Real-Time Data with Tavily — Agent Blueprint Recipes

Recipe 03 of 10 in the Agent Blueprint Recipes arc:

Foundation → Knowledge → Grounding → Orchestration → Thread Memory → User Memory → Observability → Guardrails → Actions → Simulation

Cookbook #2 gave us a Pinecone-backed book recommender over a Goodreads-style corpus. That is useful domain memory, but it is still a snapshot. The data stops around 2017, which is almost a decade old for a reader asking what to buy, what edition exists, what is newly released, or what is currently available.

A static vector dataset is also the wrong place for commercial facts. Pricing, availability, bestseller context, formats, editions, and review buzz change constantly. Trying to bake those into the vector index would make ingestion heavier while still going stale quickly.

So cookbook #3 keeps the book memory from cookbook #2 and adds the missing layer: live grounding with Tavily, a Nebius partner. Pinecone answers "what in my curated corpus is semantically relevant?". Tavily answers "what changed on the web since this corpus was built?". Nebius then synthesizes both into one streamed recommendation.

What you'll build

A FastAPI service that answers book recommendation questions with this fixed pipeline:

User book request

Nebius embedding

Pinecone book knowledge

Related books by author, theme, year

Tavily fresh web search

Nebius answer model

SSE recommendation

The route streams each phase to the client:

agent_message events for human-readable progress
status events for machine-readable phase changes
context with the Pinecone book candidates
sources with the Tavily web sources
token events for the final answer
done with elapsed time, token usage, and estimated cost

Why Tavily here?

The vector index is intentionally curated and stable. That makes it good for semantic recommendations, same-author expansion, same-theme expansion, and same-year expansion. It is not good for facts that move every week.

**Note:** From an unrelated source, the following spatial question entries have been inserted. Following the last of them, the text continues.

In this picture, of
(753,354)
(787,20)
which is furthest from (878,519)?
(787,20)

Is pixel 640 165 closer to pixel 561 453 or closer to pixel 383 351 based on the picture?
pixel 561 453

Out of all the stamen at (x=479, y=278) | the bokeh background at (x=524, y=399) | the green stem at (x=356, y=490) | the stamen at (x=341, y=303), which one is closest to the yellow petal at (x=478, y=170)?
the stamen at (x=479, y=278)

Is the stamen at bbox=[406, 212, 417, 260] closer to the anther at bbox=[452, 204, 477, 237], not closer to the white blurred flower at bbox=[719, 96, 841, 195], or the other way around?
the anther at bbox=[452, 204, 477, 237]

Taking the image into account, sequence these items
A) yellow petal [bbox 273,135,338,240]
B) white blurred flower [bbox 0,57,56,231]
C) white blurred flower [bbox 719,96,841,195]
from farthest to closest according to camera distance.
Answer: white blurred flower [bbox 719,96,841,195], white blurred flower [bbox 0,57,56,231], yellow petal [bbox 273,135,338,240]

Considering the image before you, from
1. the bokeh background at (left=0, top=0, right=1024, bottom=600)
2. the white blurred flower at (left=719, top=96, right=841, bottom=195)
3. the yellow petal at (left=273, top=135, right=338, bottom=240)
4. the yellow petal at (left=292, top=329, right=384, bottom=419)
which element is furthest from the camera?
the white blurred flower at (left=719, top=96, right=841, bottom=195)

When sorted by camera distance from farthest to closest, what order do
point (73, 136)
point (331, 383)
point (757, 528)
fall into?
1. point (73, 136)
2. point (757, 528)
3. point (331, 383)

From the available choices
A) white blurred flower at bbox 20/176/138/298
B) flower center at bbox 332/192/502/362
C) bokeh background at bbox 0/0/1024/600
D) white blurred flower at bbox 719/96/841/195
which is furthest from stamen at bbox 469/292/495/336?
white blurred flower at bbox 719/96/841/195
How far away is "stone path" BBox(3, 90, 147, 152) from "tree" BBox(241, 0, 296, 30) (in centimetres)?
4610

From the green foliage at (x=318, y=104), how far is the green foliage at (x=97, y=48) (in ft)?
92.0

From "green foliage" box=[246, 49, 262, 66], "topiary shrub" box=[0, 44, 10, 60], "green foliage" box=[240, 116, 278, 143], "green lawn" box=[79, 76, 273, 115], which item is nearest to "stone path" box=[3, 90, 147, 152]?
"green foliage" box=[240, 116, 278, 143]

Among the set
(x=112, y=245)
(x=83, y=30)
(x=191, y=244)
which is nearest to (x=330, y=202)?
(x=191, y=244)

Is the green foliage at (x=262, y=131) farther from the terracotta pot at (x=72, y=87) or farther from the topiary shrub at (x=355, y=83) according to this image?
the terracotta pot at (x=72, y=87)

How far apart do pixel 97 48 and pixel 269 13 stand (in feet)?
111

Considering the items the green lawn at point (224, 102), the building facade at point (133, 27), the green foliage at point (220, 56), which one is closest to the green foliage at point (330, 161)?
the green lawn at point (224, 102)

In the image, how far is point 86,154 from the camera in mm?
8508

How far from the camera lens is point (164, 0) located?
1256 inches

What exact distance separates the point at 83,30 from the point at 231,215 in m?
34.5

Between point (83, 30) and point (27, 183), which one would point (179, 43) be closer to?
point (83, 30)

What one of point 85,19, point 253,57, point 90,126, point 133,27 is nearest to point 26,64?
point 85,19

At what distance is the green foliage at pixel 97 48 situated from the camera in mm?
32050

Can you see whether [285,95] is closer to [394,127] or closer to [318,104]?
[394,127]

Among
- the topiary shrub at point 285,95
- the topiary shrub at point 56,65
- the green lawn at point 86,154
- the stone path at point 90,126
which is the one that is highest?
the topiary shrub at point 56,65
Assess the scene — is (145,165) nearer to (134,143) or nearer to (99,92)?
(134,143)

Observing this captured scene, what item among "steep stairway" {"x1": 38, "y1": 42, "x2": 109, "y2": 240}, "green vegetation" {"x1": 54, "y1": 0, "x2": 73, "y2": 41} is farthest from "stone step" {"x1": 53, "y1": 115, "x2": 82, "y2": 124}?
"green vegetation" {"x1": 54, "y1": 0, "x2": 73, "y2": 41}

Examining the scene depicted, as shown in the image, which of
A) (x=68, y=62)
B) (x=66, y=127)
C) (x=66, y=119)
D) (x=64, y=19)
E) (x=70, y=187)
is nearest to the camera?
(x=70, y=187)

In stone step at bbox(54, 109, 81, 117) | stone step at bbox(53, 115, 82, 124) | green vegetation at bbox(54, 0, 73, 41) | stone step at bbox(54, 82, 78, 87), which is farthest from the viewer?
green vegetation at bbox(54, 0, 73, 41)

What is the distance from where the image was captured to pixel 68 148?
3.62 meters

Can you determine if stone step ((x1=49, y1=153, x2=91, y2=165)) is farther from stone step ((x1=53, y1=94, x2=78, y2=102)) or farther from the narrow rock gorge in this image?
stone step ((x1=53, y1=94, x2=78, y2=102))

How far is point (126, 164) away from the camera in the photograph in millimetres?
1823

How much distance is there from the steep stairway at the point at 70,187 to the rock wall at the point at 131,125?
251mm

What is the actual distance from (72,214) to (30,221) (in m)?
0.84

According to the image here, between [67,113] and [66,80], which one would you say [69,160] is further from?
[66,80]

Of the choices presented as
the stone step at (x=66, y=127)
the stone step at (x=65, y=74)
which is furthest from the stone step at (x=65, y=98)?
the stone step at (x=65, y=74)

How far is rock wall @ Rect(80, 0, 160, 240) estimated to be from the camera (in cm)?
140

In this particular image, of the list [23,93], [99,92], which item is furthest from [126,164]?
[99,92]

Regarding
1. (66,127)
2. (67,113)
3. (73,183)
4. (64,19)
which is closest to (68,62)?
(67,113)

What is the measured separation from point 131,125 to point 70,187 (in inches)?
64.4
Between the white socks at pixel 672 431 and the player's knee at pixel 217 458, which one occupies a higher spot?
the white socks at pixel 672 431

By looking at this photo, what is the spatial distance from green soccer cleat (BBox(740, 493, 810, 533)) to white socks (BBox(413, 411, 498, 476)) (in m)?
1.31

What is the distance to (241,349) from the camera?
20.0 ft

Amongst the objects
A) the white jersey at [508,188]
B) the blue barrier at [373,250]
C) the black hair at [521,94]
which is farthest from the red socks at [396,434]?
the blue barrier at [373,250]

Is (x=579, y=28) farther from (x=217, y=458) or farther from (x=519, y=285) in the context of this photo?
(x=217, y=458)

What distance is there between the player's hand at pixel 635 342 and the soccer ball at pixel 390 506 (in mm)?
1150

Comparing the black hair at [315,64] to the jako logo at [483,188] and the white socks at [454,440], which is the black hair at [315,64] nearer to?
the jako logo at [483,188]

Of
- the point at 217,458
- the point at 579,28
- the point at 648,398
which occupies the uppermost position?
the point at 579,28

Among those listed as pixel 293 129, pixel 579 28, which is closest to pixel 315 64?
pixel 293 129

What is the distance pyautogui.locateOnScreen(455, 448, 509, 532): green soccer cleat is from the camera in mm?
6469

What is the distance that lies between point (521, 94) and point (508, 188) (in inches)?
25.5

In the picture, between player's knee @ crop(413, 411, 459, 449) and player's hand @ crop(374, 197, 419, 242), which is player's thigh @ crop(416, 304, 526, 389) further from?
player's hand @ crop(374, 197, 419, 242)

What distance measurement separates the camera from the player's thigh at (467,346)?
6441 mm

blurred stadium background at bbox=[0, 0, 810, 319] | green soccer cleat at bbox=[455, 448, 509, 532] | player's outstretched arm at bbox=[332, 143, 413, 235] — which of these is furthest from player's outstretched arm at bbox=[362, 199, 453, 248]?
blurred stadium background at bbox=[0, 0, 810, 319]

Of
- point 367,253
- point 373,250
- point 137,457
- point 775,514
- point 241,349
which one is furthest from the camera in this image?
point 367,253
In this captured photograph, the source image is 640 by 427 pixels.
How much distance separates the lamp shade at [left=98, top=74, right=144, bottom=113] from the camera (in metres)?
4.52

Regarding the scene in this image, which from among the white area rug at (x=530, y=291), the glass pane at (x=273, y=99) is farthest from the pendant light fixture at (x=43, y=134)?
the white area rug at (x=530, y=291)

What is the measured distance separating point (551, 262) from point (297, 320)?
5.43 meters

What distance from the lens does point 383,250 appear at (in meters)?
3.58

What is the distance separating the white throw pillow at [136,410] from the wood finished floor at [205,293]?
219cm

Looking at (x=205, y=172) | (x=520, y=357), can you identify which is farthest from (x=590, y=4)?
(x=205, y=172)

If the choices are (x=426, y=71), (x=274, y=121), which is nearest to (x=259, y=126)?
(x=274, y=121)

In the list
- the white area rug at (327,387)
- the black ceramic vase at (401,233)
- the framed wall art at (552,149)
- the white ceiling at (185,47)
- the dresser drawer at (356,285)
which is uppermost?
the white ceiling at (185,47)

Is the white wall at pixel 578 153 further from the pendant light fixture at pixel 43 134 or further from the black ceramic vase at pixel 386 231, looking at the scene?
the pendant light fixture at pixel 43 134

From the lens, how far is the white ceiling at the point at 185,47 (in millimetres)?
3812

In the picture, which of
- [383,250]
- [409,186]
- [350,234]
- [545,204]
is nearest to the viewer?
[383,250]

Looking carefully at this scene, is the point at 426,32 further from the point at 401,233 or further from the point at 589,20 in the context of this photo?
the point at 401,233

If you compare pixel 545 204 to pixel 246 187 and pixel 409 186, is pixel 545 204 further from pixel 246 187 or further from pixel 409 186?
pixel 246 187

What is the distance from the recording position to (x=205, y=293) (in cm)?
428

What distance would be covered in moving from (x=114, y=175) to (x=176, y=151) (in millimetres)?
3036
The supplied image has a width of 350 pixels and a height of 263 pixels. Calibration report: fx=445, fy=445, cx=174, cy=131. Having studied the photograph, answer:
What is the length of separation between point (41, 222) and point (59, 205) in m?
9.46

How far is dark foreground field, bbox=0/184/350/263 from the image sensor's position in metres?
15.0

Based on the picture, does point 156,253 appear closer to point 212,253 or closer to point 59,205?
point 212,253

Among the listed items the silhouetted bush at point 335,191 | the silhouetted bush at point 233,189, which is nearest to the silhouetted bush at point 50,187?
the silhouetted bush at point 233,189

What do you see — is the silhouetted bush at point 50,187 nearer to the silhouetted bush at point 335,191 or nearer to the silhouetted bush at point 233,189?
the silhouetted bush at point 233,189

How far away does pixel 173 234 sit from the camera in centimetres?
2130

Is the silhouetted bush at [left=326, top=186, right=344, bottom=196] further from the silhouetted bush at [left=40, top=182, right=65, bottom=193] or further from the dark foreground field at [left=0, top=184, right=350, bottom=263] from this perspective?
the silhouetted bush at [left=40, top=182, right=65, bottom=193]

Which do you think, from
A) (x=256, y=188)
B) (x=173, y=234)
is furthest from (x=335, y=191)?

Tavily is used for freshness signals only:

newer books adjacent to the reader's request
current editions or formats
availability and pricing context
current discussion, reviews, awards, or bestseller context

The answer model receives both contexts and is instructed to keep them separate: Goodreads/Pinecone citations use [1], [2], [3]; Tavily web citations use [W1], [W2], [W3].

Prerequisites

Python 3.12+
uv
A Nebius API key
A Pinecone API key
A Tavily API key
The Goodreads book vectors from cookbook #2 already upserted into Pinecone

Run it

cd cookbooks/03-real-time-data-tavily
uv sync
cp .env.example .env

Fill:

NEBIUS_API_KEY=...
PINECONE_API_KEY=...
PINECONE_INDEX_NAME=books-demo
TAVILY_API_KEY=...

Then start the backend:

make dev

Send a request:

curl -N -X POST http://localhost:8000/agent/run \
  -H 'content-type: application/json' \
  -d '{
    "prompt": "Find cozy fantasy books launched after 2021 with recent review context",
    "top_k": 10,
    "related_top_k": 4,
    "include_related": true
  }'

Sample SSE flow

event: agent_message
data: {"text":"I am mapping your Dune request into the book index."}

event: status
data: {"phase":"embedding","message":"Preparing the semantic query"}

event: status
data: {"phase":"knowledge","message":"Requesting Pinecone Knowledge"}

event: context
data: {"books":[...]}

event: status
data: {"phase":"searching","message":"Requesting Tavily Results"}

event: sources
data: {"items":[...]}

event: status
data: {"phase":"synthesizing","message":"Synthesizing"}

event: token
data: {"text":"If you liked Dune..."}

event: token
data: {"text":"\n\n---\nTime: 4.31s | Tokens: 36 embed, 1420 in, 390 out | Cost: $0.000312"}

event: done
data: {"embeddingTokens":36,"inputTokens":1420,"outputTokens":390,"totalTokens":1846,"costUsd":0.000312,"elapsedSeconds":4.31}

How it differs from cookbook #2

Cookbook #2 stops after Pinecone knowledge. That is enough when the answer should stay inside the static corpus.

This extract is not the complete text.